- Aim of the exercise: Pick out every line below that contains the string "Segment", and copy each of those lines in full. Capitalization counts.

- - - - -

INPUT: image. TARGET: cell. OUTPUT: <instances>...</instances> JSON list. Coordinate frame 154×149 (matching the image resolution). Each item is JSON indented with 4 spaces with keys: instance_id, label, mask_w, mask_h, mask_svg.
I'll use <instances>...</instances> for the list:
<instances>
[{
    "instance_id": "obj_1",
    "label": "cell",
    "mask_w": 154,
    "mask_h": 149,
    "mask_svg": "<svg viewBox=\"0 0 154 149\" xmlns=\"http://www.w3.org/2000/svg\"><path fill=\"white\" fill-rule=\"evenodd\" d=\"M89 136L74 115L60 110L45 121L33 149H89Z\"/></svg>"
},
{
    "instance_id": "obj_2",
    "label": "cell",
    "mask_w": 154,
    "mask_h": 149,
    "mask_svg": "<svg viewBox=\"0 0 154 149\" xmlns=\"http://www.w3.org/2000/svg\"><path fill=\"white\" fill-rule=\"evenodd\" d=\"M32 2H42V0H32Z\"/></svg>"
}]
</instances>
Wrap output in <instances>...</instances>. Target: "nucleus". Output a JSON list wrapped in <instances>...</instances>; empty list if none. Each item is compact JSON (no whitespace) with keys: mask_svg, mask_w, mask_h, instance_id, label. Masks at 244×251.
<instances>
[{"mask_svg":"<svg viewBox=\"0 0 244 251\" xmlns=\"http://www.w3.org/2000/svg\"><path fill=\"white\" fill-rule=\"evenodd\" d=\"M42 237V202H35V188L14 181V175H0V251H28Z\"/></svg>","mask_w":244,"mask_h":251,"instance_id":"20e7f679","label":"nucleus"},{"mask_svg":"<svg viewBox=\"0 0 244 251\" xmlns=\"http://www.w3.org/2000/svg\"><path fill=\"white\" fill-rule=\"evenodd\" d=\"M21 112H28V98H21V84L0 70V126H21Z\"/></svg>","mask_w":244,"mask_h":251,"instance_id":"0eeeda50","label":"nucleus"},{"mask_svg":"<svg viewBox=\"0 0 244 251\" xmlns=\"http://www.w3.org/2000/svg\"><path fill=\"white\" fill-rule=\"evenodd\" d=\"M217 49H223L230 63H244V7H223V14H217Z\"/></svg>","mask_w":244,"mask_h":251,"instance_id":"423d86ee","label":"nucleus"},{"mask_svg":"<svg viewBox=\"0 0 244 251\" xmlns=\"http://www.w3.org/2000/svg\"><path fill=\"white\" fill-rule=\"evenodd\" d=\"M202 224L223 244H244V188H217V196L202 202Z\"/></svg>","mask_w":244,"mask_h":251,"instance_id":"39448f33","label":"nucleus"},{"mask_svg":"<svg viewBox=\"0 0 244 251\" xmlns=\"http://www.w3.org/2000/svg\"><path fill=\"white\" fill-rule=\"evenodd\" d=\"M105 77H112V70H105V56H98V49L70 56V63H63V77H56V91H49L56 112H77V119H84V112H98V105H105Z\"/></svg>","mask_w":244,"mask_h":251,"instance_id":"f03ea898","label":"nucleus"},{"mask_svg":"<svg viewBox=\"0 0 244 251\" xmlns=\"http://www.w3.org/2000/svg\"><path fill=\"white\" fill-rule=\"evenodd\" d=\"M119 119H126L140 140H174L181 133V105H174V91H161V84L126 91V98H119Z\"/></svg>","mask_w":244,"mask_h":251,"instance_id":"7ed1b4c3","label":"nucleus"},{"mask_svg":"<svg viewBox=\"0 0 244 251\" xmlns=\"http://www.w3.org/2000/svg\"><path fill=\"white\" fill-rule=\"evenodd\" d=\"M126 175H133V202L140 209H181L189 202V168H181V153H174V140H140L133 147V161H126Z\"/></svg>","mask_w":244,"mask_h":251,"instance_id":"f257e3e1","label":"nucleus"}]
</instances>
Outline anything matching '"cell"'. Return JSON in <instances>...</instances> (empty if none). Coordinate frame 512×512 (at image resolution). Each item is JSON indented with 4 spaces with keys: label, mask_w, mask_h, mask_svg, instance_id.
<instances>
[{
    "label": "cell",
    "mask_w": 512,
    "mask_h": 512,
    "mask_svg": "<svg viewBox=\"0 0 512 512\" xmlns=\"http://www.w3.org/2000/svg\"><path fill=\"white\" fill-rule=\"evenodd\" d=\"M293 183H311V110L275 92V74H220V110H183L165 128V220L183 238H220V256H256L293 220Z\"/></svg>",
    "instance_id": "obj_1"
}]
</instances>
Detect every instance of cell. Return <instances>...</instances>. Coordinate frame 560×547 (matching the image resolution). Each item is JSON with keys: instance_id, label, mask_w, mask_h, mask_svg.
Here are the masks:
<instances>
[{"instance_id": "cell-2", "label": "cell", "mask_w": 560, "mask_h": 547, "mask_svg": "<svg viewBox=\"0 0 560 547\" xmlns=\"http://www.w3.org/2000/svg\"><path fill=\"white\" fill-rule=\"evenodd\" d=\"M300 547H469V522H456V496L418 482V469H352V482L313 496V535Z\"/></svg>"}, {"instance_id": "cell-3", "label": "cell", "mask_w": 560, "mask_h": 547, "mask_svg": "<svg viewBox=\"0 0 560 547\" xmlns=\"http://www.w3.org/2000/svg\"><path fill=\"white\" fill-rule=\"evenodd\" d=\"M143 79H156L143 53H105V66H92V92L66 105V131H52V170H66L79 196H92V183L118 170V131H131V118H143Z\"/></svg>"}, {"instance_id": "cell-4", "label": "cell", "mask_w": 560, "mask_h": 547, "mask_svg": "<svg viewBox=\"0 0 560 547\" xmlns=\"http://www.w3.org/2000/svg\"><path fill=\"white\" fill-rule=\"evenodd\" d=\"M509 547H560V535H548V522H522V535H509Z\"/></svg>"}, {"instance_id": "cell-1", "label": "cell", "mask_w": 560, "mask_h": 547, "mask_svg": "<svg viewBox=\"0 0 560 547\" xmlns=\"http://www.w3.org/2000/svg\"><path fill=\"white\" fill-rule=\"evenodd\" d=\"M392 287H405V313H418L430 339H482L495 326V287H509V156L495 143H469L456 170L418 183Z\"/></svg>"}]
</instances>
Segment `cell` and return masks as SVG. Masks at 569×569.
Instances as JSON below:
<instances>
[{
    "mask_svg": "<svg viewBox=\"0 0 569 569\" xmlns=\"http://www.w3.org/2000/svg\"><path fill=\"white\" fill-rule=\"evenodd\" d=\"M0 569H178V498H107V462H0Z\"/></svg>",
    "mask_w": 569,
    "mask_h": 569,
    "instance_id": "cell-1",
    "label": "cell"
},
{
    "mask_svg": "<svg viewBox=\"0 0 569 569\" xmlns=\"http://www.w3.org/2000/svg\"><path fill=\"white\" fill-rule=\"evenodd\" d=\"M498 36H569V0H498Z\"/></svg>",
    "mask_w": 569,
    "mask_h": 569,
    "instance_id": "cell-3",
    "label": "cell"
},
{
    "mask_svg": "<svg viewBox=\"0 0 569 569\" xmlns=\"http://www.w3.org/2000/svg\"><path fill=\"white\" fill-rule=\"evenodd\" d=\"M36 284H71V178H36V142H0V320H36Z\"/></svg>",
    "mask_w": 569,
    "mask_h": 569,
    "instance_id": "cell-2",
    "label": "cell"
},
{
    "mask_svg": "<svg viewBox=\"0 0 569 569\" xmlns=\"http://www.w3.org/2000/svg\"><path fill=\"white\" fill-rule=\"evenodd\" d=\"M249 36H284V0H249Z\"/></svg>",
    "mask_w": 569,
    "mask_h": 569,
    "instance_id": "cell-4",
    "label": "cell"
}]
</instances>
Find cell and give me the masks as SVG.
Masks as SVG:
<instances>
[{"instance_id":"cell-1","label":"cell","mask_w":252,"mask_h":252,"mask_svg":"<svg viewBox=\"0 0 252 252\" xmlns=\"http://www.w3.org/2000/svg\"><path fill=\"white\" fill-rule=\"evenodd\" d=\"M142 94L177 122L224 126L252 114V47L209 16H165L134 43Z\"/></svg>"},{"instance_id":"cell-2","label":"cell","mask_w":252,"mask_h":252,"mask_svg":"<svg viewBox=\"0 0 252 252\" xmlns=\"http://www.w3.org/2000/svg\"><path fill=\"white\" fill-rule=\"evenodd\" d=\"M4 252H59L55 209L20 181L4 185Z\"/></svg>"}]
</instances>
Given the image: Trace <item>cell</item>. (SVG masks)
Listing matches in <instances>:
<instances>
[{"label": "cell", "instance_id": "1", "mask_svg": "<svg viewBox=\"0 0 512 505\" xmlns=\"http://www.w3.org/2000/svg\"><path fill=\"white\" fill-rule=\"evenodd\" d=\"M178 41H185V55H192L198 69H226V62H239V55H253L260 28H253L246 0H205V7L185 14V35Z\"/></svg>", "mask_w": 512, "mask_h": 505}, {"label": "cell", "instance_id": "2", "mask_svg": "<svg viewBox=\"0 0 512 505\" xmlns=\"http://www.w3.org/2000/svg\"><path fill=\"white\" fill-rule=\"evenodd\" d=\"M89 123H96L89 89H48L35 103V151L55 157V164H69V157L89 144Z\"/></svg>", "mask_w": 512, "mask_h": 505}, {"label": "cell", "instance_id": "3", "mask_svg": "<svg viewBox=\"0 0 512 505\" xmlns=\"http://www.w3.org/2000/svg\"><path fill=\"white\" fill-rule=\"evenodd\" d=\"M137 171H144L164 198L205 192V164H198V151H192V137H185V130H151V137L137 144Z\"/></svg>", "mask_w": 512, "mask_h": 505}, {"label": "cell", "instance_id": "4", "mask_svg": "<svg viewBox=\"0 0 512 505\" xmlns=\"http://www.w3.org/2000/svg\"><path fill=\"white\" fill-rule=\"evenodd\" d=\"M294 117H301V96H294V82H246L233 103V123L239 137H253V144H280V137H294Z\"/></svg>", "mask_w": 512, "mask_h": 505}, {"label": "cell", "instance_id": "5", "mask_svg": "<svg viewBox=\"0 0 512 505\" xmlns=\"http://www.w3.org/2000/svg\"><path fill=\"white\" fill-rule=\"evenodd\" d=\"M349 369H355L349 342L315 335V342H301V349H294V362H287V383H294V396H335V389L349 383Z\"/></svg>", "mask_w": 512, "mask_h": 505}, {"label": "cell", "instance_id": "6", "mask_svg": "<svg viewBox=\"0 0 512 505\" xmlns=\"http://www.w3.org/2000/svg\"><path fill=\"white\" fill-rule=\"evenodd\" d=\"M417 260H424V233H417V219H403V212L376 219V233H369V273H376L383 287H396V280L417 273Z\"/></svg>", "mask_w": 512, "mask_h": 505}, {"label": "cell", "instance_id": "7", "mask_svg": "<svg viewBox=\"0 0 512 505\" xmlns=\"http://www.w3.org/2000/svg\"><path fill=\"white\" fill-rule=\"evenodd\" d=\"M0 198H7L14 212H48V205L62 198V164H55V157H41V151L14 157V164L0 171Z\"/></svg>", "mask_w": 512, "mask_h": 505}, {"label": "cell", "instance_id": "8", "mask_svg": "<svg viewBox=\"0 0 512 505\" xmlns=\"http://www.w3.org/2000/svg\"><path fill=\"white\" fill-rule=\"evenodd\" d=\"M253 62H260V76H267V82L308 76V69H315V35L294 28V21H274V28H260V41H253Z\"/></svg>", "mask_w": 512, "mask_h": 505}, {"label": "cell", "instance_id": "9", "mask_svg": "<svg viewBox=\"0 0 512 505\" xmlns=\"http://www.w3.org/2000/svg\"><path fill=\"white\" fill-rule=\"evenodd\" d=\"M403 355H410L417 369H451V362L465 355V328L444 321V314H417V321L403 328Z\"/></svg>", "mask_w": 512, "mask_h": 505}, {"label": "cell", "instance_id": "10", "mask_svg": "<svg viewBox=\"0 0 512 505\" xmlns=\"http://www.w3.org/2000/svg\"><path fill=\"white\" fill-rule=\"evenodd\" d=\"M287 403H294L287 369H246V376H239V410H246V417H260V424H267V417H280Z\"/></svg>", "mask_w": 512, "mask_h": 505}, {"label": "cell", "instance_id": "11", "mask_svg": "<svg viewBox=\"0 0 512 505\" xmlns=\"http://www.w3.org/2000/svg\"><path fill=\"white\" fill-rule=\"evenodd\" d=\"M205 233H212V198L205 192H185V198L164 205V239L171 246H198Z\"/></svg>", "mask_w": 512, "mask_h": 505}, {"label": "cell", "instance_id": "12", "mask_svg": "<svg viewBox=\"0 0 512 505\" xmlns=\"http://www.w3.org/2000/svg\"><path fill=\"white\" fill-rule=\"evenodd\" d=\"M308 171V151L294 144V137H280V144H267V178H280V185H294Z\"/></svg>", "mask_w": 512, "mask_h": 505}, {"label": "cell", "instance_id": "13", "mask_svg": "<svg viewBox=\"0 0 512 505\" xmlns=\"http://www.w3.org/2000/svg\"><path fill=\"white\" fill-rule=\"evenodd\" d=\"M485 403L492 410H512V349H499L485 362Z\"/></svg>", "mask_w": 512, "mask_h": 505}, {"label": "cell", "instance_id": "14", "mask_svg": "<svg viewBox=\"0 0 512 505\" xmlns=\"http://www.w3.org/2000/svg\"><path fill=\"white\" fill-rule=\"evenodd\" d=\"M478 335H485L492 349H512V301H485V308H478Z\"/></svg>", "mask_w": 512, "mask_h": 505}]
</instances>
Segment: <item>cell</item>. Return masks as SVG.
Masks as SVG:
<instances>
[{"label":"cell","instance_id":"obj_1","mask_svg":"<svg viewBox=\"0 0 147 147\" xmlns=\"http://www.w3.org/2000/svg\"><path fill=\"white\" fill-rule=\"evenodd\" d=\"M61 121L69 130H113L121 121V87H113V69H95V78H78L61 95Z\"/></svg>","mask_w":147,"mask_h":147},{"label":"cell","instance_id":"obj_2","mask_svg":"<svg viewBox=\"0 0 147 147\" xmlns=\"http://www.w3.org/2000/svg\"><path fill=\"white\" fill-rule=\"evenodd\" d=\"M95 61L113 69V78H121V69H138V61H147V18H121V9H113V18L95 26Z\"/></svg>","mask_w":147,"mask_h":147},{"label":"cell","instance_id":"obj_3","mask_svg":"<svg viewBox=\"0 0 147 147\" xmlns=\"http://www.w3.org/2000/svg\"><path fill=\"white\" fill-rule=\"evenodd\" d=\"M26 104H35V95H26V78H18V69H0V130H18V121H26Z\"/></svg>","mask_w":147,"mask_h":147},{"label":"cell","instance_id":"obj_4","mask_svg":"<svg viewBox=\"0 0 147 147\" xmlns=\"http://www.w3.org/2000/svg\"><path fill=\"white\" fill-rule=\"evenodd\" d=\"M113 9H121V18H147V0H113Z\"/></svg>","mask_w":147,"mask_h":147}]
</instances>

- - - - -

- Output of the exercise:
Segment `cell` and return masks as SVG. Masks at 569×569.
Segment: <item>cell</item>. Return masks as SVG.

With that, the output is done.